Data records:
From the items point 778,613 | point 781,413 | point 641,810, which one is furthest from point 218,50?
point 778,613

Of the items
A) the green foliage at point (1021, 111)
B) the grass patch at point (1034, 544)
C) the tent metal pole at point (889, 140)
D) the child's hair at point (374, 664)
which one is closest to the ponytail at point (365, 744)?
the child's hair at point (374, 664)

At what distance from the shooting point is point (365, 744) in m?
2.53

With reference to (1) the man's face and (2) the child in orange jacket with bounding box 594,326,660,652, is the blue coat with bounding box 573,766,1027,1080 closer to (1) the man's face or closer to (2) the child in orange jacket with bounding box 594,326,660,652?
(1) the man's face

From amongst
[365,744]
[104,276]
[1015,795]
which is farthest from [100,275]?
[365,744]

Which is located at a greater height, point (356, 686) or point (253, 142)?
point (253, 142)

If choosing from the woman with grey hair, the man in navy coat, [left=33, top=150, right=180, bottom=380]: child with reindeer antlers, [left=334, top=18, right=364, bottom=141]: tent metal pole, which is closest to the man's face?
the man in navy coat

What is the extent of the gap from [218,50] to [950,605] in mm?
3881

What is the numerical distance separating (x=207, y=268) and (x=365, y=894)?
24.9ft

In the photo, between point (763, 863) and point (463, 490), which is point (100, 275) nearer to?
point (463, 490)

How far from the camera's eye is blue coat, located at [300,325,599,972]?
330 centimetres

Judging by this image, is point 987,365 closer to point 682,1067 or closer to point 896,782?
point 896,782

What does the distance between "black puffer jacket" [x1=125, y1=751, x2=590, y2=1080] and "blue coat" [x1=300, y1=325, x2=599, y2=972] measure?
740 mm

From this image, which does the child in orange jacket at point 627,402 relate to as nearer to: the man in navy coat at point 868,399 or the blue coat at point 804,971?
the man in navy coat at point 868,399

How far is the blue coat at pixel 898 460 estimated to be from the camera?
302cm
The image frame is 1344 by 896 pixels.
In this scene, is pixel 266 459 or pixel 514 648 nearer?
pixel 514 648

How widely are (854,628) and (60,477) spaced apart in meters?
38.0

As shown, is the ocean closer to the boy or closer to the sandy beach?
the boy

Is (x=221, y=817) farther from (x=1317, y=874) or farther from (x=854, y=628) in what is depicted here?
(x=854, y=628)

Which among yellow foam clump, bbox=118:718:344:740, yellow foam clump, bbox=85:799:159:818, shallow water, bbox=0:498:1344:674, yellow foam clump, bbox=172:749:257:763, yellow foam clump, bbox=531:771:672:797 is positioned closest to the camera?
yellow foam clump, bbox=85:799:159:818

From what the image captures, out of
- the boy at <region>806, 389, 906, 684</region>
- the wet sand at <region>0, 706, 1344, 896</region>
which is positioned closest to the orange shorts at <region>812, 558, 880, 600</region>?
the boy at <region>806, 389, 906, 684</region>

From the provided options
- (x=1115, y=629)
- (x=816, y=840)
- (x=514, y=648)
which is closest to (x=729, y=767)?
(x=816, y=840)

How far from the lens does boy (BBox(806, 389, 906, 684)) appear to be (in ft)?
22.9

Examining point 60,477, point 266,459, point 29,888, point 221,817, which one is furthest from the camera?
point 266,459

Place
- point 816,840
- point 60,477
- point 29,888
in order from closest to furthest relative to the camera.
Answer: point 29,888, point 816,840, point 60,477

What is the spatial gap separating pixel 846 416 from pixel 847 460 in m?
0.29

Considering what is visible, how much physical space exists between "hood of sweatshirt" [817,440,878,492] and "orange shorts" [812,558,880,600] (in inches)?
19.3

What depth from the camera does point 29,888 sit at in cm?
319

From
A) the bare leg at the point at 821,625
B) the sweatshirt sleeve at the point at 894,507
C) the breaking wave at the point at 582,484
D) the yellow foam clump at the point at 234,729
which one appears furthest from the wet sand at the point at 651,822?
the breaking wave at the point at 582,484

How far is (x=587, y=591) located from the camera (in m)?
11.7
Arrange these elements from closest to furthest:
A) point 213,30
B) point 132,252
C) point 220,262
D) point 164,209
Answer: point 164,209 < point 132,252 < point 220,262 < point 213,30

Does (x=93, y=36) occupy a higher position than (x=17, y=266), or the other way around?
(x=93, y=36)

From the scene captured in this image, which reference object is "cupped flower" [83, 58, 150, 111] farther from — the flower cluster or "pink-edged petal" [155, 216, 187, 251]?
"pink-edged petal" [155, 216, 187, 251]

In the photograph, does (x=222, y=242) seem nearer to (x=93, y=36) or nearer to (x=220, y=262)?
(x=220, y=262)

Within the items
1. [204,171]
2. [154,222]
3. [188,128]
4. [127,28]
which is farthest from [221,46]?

_The problem_
Reproduce the records above, starting at the line that contains "What is the extent" and ending at the line that contains "330 centimetres", with the requests included. Offset every distance value and coordinate in the answers by adding 15 to it.

_Answer to the task_
What is the extent of the gap from [218,50] to [950,605] in mm?
3896

What is the numerical distance separating (x=207, y=268) and (x=365, y=894)?
39.9ft

In the photo, between point (763, 863) and point (463, 490), which is point (100, 275) nearer to?
point (478, 505)

How far from the camera's eye is blue coat, located at [300,325,599,972]?
345 centimetres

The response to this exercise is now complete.